Task description — Every line of the records that holds the word "site" should be copied out.

Task inputs —
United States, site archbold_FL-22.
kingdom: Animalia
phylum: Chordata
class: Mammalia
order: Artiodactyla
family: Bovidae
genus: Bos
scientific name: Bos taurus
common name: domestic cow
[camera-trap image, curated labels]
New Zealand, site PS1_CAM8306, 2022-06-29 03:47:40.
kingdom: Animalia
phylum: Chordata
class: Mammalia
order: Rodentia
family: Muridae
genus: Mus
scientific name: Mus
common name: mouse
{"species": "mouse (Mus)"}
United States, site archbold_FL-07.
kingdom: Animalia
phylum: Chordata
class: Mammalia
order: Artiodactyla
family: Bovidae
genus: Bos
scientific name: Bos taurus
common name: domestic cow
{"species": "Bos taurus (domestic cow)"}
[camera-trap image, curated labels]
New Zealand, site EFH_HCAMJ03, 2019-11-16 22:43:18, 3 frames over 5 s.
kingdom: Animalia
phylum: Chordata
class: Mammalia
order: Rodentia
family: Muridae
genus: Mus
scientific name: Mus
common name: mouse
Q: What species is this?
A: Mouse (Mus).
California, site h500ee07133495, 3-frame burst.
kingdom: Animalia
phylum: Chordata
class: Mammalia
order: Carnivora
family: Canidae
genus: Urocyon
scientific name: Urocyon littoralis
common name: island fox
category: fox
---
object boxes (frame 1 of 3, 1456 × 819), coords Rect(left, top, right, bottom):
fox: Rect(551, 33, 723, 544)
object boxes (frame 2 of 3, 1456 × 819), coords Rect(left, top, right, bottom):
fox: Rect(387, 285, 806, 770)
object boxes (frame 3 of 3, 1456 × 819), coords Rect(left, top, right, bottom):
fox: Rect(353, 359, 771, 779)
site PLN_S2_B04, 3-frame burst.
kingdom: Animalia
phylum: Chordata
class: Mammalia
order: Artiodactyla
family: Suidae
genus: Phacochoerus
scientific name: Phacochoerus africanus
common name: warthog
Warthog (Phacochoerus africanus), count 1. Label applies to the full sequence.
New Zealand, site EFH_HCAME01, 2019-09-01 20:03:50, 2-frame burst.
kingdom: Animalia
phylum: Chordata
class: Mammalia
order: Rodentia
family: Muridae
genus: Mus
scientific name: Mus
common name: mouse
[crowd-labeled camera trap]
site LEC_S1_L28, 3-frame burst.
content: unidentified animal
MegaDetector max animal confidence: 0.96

Output for this exercise —
United States, site archbold_FL-22.
New Zealand, site PS1_CAM8306, 2022-06-29 03:47:40.
United States, site archbold_FL-07.
New Zealand, site EFH_HCAMJ03, 2019-11-16 22:43:18, 3 frames over 5 s.
California, site h500ee07133495, 3-frame burst.
site PLN_S2_B04, 3-frame burst.
New Zealand, site EFH_HCAME01, 2019-09-01 20:03:50, 2-frame burst.
site LEC_S1_L28, 3-frame burst.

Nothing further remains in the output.